Patient Preparation:

(1) The preparation is the same as for the oral glucose tolerance test.

(2) An intravenous line is started and kept open with normal saline.

(3) The test is contraindicated if patient has a fasting serum glucose of < 50 mg/dL on the day of testing.

(4) The test should be terminated and glucose administered if the patient develops neurological signs of hypoglycemia.

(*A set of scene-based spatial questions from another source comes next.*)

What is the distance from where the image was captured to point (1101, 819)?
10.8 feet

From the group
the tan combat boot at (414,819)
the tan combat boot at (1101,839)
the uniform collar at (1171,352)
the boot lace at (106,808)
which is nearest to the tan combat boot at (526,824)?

Dose of tolbutamide to administer IV:

(1) newborn: 25 mg/kg given IV diluted in 10 mL sterile saline and given over 2 minutes; alternatively 50 mg/kg orally

(2) adult: 25-40 mg/kg up to 1 gram IV


Specimen collection: Collect serum samples for glucose and insulin, with fasting baseline then 3, 30, 60, 90, 120, 150 and 180 minutes after the tolbutamide administration


In normal patients:

(1) glucose decreases by 60-75% of baseline value at 30 minutes

(2) insulin increases by < 200 microUnits/mL at 3 minutes, then rapidly falls to pre-injection levels by 60 minutes


In diabetics:

(1) glucose values at 30 minutes are > 76% of baseline values


In patients with insulinomas:

(1) plasma glucose levels fall below 50 mg/dL at 30 minutes; plasma glucose levels fail to increase above 57 mg/dL at 120 and 180 minutes

(2) insulin levels increase above baseline and remain persistently high at 120 and 180 minutes

(3) The test may be hazardous to patients if severe hypoglycemia develops.


A discriminant function (DF) can separate patients with insulinoma from normal controls (Service et al, page 422-423), with DF in normals >= 42.5 and in patients with insulinoma < 42.5


DF =

= (glucose at 150 minutes after tolbutamide injection) - (0.5 * (serum insulin level at 150 minutes))


The glucose is lower than normal and remains reduced in:

(1) severe liver disease

(2) acute pancreatitis

(3) malnutrition

(4) azotemia

(5) idiopathic hypoglycemia in children.